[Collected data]
BEGIN
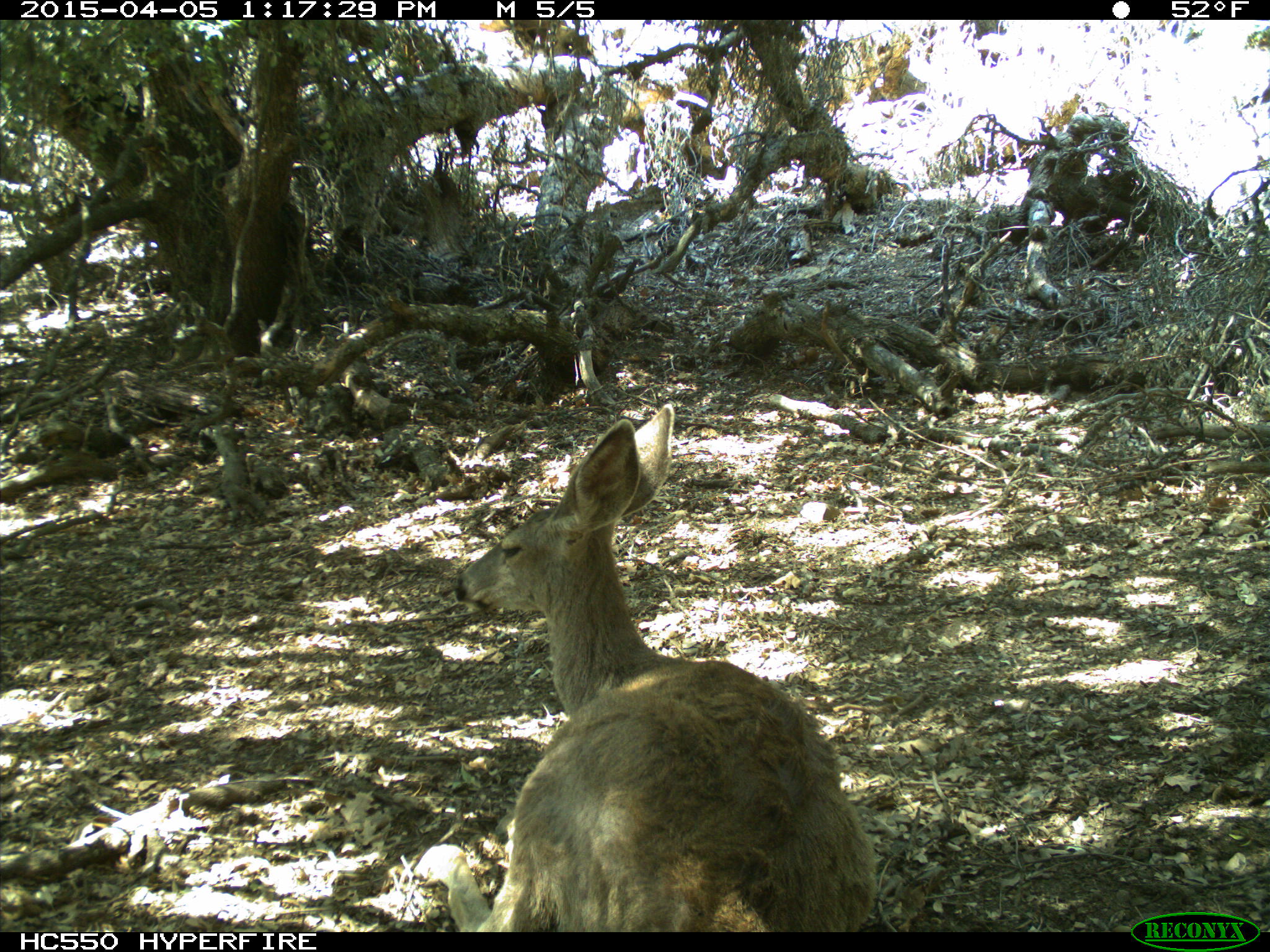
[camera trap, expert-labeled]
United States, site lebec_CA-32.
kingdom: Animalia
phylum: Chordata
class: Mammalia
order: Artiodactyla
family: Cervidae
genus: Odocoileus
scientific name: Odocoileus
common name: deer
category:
END
** Exercise prompt **
Could you retype the records above exactly, omitting the pictures?

** Finished task **
[camera trap, expert-labeled]
United States, site lebec_CA-32.
kingdom: Animalia
phylum: Chordata
class: Mammalia
order: Artiodactyla
family: Cervidae
genus: Odocoileus
scientific name: Odocoileus
common name: deer
category:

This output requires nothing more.